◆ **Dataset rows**
---------------
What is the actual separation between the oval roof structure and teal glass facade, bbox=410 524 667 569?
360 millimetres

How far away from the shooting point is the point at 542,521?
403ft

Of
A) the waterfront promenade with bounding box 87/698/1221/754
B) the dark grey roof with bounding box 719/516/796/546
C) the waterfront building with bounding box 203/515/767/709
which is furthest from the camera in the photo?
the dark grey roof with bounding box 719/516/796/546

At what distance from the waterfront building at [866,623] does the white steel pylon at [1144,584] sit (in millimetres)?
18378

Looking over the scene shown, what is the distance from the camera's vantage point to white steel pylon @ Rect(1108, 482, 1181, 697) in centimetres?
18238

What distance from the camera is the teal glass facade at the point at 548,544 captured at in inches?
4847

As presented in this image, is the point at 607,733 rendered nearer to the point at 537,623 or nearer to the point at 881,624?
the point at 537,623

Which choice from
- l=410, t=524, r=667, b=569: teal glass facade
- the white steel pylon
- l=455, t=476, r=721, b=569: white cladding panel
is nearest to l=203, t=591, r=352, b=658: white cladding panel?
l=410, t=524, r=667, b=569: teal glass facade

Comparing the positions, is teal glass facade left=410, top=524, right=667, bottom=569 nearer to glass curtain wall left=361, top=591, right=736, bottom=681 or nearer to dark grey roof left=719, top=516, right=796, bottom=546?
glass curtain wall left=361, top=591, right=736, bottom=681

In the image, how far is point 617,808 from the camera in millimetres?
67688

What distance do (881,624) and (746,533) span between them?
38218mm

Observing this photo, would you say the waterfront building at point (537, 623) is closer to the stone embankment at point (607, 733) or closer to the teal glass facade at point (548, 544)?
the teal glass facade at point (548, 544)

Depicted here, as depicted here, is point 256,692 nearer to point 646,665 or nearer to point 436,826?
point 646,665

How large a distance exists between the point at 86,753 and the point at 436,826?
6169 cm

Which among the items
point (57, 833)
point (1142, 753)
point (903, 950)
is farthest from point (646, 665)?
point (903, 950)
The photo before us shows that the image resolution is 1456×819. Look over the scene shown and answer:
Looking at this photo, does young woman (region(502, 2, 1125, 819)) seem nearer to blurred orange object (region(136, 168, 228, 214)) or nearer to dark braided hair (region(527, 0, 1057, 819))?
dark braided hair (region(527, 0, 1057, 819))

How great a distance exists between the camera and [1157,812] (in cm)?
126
---------------
Reproduce all of the lines above word for word, from the first to the last.

◆ **SOLUTION TO THE EXERCISE**
What is the actual separation between the oval roof structure and teal glass facade, bbox=410 524 667 569?
360 millimetres

How far away from the shooting point is the point at 542,521?
403ft

Of
A) the waterfront promenade with bounding box 87/698/1221/754
B) the dark grey roof with bounding box 719/516/796/546
C) the waterfront building with bounding box 203/515/767/709
which is furthest from the camera in the photo?
the dark grey roof with bounding box 719/516/796/546

At what distance from the waterfront building at [866,623] does the white steel pylon at [1144,584] sit (in millimetres)?
18378

Looking over the scene shown, what is the distance from the camera's vantage point to white steel pylon @ Rect(1108, 482, 1181, 697) in centimetres?
18238

What distance from the camera is the teal glass facade at the point at 548,544 captured at in inches?
4847

As presented in this image, is the point at 607,733 rendered nearer to the point at 537,623 or nearer to the point at 881,624?
the point at 537,623

Which choice from
- l=410, t=524, r=667, b=569: teal glass facade
- the white steel pylon
- l=455, t=476, r=721, b=569: white cladding panel
is nearest to l=203, t=591, r=352, b=658: white cladding panel?
l=410, t=524, r=667, b=569: teal glass facade

Comparing the positions, is teal glass facade left=410, top=524, right=667, bottom=569 nearer to glass curtain wall left=361, top=591, right=736, bottom=681 or nearer to dark grey roof left=719, top=516, right=796, bottom=546?
glass curtain wall left=361, top=591, right=736, bottom=681

In the image, how far is point 617,808 from the camera in millimetres?
67688

What distance do (881,624) and (746,533) span between them?
38218mm

Observing this photo, would you say the waterfront building at point (537, 623) is closer to the stone embankment at point (607, 733) or closer to the teal glass facade at point (548, 544)?
the teal glass facade at point (548, 544)

Depicted here, as depicted here, is point 256,692 nearer to point 646,665 or nearer to point 436,826?
point 646,665

How large a distance exists between the point at 86,753 and the point at 436,826?
6169 cm

Which among the items
point (57, 833)
point (1142, 753)
point (903, 950)
is farthest from point (646, 665)?
point (903, 950)
The photo before us shows that the image resolution is 1456×819. Look over the scene shown and answer:
Looking at this photo, does young woman (region(502, 2, 1125, 819)) seem nearer to blurred orange object (region(136, 168, 228, 214)) or nearer to dark braided hair (region(527, 0, 1057, 819))?
dark braided hair (region(527, 0, 1057, 819))

How great a distance exists between the camera and [1157,812] (in cm)?
126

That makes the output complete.